At one point Robinson muses about the challenges of being both an academic and a Christian. She describes how when people discover she is a Christian it tends to result in shock and confusion.
In truth, the identifying feature that is probably more shocking is the fact that she is a Calvinist. Imagine my disillusionment then when I found myself being won over by some of her arguments for entertaining a Calvinist perspective on the givenness of things, a title which is essentially captured through a series of reflections which attempt to bridge the gap between meaning and reality. Robinson demonstrates a knack for pulling out the strengths of the system while simultaneously challenging some of its most maligned and controversial positions.
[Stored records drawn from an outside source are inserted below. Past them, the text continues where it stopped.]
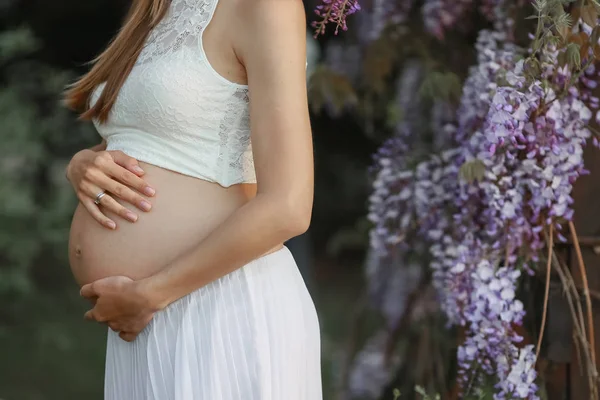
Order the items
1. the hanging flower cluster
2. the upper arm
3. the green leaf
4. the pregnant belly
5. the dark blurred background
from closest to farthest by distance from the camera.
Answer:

Just as there is such a thing called a generous orthodoxy, it appears a generous Calvinism could apply just as well. Here we find her engaging what is typically an exclusivist and heavily dogmatic religious expression by reimagining it as a celebration of the goodness of humanity and of Gods creation. She exchanges an emphasis on depravity for a willingness to locate Evil external to what is the fundamental and given value of the human and the created world. She allows her religious convictions to assume and to evoke definite polarities- light and dark, good and evil- within her discussions of reality. And she trades a view of the cross, mired as it is in Gods death wielding ways, for a view of God’s determined involvement in the restoration of this given reality in the light of a common grace and an equal love for all people and all things.
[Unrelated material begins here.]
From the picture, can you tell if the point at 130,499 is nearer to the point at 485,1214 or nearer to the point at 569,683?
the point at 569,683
To be clear, The Givenness of Things is not shy about its religious interests, but the book is geared towards both religious and non-religious readers. She has an interest in engaging academic discussions and intellectual discourse, and we see this woven naturally, and almost in a linear fashion, through the sciences, the humanities, and philosophy. It’s no mistake that she begins the book with an essay titled “Humanism” and ends with chapter titled “Realism”. Inbetween she offers compelling and formative discussions that interpret her humanist concern through a greater sense of what reality in fact is, expanding our views and challenging our presuppositions as she goes. Thus the final chapter on realism is able to reinterpret reality in a way that appeals to something both reasoned and mysterious, certain but also allusive, something able to be known through the sciences but something that also holds the power to reveal, thus the givenness of thing both observed and experienced.
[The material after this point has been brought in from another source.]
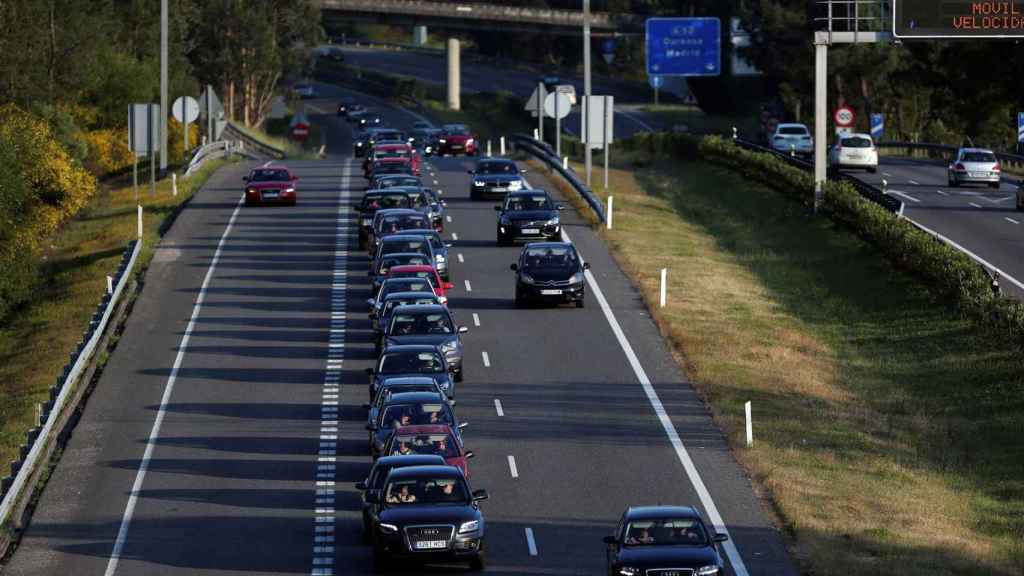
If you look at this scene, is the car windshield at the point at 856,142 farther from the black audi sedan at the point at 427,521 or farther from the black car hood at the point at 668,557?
the black car hood at the point at 668,557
No, she didn’t quite convince me towards calvinism, but she definitely did compel me towards meditating on the profound nature of her ideas. For as disorienting as it was to read something so intelligent and aware alongside quotes of Jonathan Edwards, this is a book I would have no problem handing to my non religious friends, to my Calvinist and my non calvinist friends. There is little doubt in my mind that it could lead to some rich discussion.